> _Opdracht_
Uit welk tijdschrift komen volgens het tekstfragment over de tentoonstelling de citaten die op de wanden zijn aangebracht?

E. N. van Zutphen, Landschap met sloot, 1942, Collectie Rijksdienst voor het Cultureel Erfgoed.

E. N. van Zutphen, Landschap met sloot, 1942, Collectie Rijksdienst voor het Cultureel Erfgoed.

Vertrouwd en herkenbaar

Zo afwijkend en eenduidig lijkt de smaak van de nationaalsocialisten ook niet te zijn. De tentoonstelling leidt de bezoeker van stillevens, zelfportretten en figuurstukken naar landschaps- en dorpsgezichten. Propaganda spat niet van de kunstwerken af, maar toch zijn ze wel in een propagandistisch beeld te vatten. Het opvallendst is wel dat er, op een uitzondering na, geen spoor van oorlog te vinden is in de werken. In de rustige landschapszaal wordt dit gebrek het pijnlijkst. Elk halfuur, wanneer de bezoeker bijvoorbeeld de vakkundige detaillering in Landschap met sloot (1941) van E. van Zutphen bewondert, dimt het licht en wordt hier een grote filmprojectie met harde beelden uit het dagelijks leven van de oorlog getoond. Museum Arnhem vult zo op sterke en aangrijpende wijze de ontbrekende realiteit in. Enkele oorspronkelijke citaten uit het aan de NSB gelieerde culturele tijdschrift De Schouw zijn op de wanden aangebracht en bieden verklaringen voor het tentoongestelde. Ware kunst moest nationaal en vertrouwd zijn, van eigen bodem, om zo het volk te doen beseffen dat hier de eigen krachtbron ligt. Het volk moest in de opbouwfase van een nieuwe maatschappij niet afgeschrikt worden door afgebeelde militaire waanzin en ellende.

> _Uittreksel dataset_
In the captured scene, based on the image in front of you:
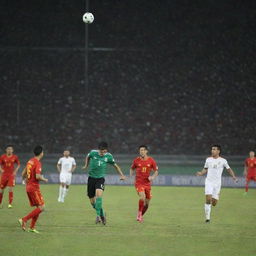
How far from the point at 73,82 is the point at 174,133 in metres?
8.37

> _Antwoord_
Uit De Schouw, een cultureel tijdschrift dat aan de NSB gelieerd was.